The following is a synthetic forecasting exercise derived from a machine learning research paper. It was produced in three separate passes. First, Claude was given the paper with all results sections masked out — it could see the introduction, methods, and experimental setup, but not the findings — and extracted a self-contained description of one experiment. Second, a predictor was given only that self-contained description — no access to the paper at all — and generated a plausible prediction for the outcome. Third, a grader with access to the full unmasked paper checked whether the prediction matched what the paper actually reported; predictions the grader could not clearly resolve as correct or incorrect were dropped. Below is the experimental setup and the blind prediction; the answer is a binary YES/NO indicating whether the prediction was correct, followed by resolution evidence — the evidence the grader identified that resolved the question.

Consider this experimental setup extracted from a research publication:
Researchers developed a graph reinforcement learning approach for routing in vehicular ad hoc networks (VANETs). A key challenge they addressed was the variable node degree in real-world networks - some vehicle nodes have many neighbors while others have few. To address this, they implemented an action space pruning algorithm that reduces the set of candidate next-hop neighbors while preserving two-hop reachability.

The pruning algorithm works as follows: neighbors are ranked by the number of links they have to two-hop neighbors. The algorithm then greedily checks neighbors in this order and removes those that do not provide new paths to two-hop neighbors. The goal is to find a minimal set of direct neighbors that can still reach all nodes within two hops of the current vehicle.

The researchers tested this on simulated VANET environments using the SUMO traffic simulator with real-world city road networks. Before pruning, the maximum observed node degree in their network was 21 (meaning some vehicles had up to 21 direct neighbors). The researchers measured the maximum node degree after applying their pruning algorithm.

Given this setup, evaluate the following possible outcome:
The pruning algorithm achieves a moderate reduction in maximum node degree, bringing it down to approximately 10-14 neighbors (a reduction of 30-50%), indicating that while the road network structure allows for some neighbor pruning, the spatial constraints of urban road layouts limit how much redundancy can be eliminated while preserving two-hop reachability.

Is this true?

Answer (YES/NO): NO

------------------------

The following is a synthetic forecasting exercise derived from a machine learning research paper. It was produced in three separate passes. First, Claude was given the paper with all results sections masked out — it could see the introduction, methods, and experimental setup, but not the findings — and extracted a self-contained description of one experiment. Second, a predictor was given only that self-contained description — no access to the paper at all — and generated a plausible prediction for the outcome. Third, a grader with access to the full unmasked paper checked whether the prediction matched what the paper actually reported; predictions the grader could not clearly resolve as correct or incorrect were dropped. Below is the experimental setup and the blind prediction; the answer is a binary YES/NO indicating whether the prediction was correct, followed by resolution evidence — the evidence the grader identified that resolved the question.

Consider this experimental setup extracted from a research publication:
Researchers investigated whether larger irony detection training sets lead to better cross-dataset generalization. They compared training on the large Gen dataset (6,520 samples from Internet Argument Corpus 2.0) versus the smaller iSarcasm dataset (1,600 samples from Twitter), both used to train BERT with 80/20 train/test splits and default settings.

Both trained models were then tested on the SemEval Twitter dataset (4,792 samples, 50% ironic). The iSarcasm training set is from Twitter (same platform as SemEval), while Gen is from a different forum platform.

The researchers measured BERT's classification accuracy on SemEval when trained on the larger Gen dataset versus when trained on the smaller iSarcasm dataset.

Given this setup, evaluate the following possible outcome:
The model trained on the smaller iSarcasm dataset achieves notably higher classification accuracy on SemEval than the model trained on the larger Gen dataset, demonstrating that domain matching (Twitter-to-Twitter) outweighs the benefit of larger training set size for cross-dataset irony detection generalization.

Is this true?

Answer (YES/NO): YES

------------------------

:: Problem ::
For this exercise, please output exactly the lines above starting at the line with "Researchers investigated whether" and ending at the line with "Answer (YES/NO): YES", ends included.

:: Exercise output ::
Researchers investigated whether larger irony detection training sets lead to better cross-dataset generalization. They compared training on the large Gen dataset (6,520 samples from Internet Argument Corpus 2.0) versus the smaller iSarcasm dataset (1,600 samples from Twitter), both used to train BERT with 80/20 train/test splits and default settings.

Both trained models were then tested on the SemEval Twitter dataset (4,792 samples, 50% ironic). The iSarcasm training set is from Twitter (same platform as SemEval), while Gen is from a different forum platform.

The researchers measured BERT's classification accuracy on SemEval when trained on the larger Gen dataset versus when trained on the smaller iSarcasm dataset.

Given this setup, evaluate the following possible outcome:
The model trained on the smaller iSarcasm dataset achieves notably higher classification accuracy on SemEval than the model trained on the larger Gen dataset, demonstrating that domain matching (Twitter-to-Twitter) outweighs the benefit of larger training set size for cross-dataset irony detection generalization.

Is this true?

Answer (YES/NO): YES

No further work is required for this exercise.